* [Short problem]
Substitute "image" for every "photograph" in the data, from the line with "At what distance from the observer" up to and including the final line, and give those lines again with nothing else changed. Leave the pictures out.
--- begin Dataset entries ---
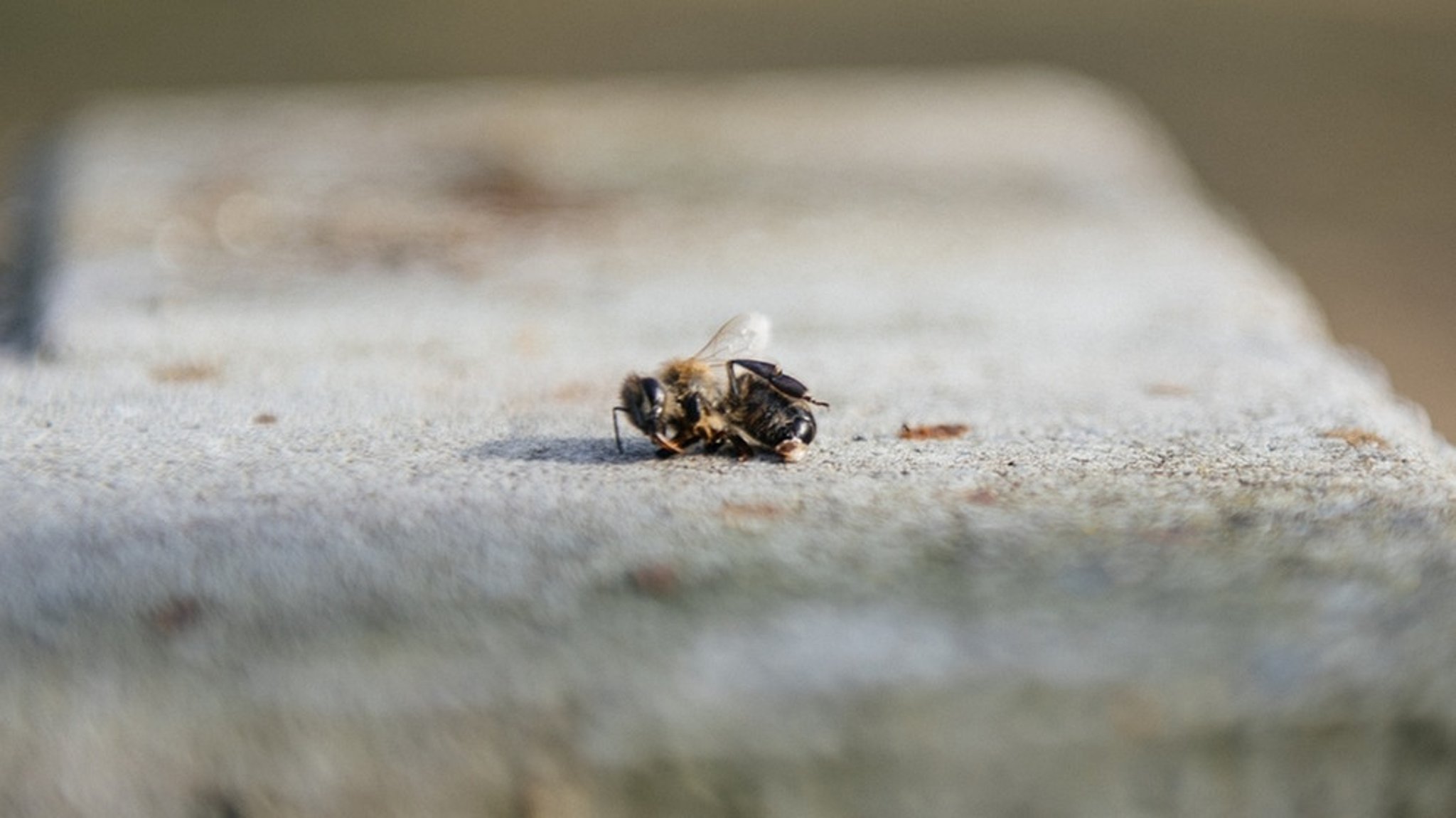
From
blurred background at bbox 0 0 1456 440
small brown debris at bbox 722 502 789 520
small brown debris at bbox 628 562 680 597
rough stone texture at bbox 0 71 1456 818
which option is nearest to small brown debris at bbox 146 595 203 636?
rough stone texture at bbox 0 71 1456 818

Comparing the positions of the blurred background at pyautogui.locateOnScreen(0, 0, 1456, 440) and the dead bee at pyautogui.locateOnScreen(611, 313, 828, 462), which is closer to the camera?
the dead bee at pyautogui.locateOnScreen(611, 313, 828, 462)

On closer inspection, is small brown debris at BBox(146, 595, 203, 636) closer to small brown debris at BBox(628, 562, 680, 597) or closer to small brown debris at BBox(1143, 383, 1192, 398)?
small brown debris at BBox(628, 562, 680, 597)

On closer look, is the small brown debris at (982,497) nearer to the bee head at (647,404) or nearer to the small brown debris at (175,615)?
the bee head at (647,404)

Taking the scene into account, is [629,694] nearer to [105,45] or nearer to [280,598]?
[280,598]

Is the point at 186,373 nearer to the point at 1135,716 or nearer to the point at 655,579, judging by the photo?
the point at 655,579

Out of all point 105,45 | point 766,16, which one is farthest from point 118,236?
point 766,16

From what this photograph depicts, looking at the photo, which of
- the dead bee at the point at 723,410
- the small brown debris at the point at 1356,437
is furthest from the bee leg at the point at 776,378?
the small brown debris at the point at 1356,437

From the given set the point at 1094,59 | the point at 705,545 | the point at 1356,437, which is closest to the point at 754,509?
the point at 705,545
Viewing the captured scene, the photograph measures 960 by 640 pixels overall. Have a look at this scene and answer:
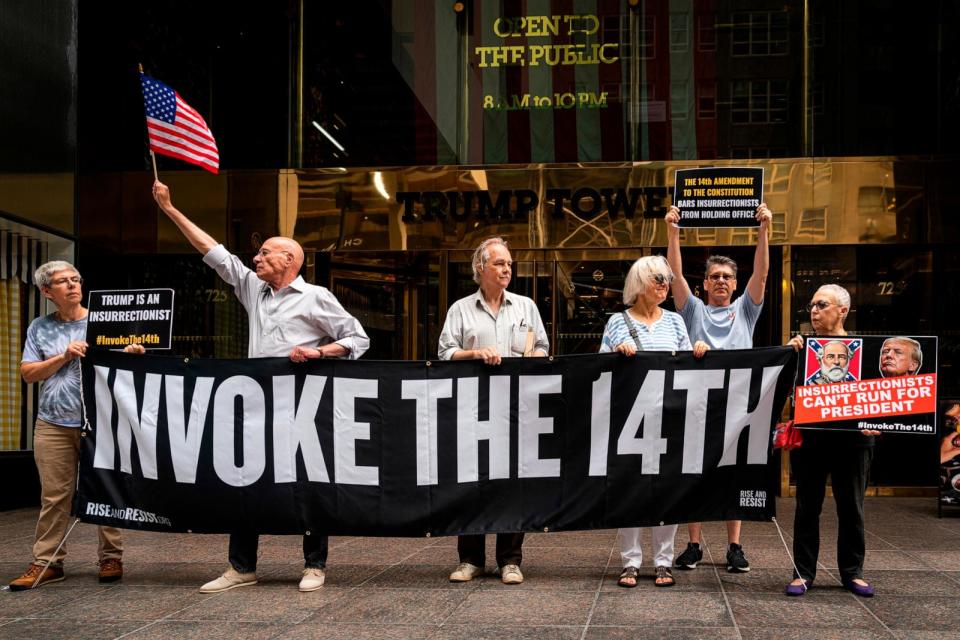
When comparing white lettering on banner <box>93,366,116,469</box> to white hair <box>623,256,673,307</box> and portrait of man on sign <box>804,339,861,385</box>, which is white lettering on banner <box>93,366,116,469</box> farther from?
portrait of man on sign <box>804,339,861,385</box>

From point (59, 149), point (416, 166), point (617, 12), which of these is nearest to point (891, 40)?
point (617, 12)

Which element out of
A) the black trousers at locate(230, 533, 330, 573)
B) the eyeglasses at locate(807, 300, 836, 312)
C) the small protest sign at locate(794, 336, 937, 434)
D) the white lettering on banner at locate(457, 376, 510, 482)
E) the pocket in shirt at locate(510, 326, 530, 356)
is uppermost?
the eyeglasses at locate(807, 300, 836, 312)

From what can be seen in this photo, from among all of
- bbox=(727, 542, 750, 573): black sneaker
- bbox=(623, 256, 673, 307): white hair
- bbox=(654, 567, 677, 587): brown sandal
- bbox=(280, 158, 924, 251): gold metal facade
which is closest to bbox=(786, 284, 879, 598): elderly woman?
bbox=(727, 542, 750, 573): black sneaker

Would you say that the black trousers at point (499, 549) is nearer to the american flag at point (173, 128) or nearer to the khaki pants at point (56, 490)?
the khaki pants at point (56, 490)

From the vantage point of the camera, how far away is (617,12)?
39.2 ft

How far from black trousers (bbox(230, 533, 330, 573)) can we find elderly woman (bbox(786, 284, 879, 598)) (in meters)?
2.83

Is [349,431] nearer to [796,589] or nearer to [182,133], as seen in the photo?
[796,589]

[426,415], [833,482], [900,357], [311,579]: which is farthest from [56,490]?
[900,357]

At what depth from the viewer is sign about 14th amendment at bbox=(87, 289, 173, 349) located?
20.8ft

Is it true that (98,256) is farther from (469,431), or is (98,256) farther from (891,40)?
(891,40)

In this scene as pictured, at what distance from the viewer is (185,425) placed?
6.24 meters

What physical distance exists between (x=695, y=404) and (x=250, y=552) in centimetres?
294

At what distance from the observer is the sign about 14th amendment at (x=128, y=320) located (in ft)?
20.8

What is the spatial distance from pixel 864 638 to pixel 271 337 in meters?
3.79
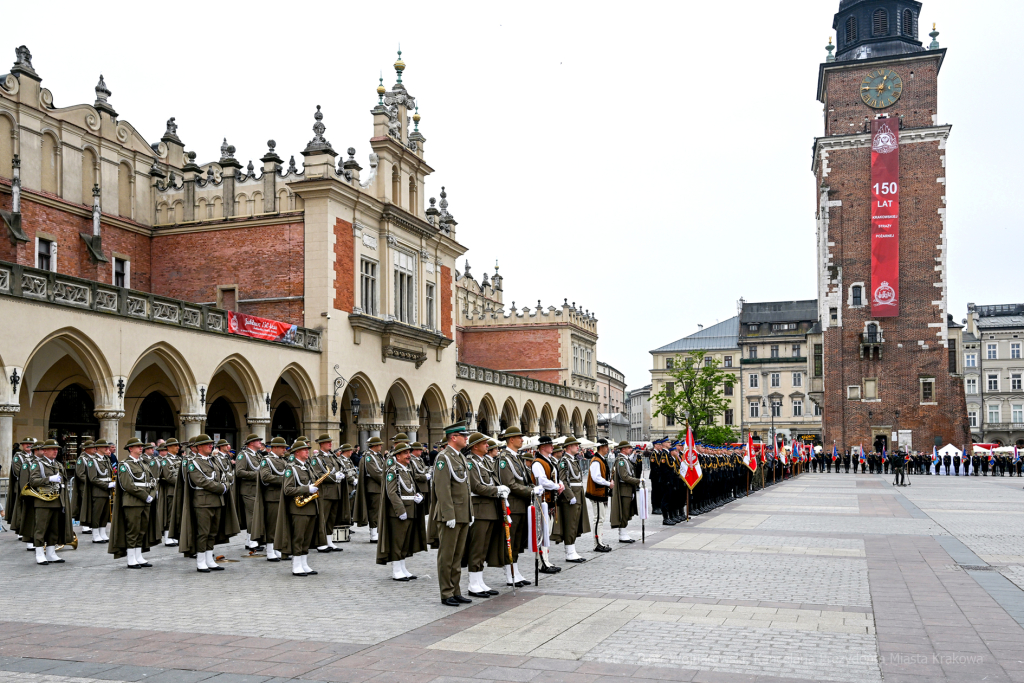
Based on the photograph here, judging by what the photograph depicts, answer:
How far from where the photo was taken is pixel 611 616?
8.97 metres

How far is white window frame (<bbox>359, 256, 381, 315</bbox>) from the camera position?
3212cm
--- end Dataset entries ---
* [Answer for the task]
At what distance from the observer is the sign about 14th amendment at (x=128, y=320) located (in ft)?
20.8

What is the spatial distance from pixel 864 638 to pixel 271 337 in meters?
3.79
Based on the image here, judging by what the image depicts, answer:
How far from where the photo was taken is pixel 611 616?
8.97 metres

How far is white window frame (<bbox>359, 256, 381, 315</bbox>) from the camera position?
3212cm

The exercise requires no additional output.